[GOAL OF THE EXERCISE]:
Copy each of the following rows word for word, keeping every line as it appears.

□ □ □ □

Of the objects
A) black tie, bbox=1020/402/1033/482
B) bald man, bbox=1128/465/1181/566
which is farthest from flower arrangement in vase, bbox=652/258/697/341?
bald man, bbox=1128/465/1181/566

□ □ □ □

[ANSWER TO THIS TASK]:
Of the objects
A) black tie, bbox=1020/402/1033/482
B) bald man, bbox=1128/465/1181/566
which is farthest from flower arrangement in vase, bbox=652/258/697/341?
bald man, bbox=1128/465/1181/566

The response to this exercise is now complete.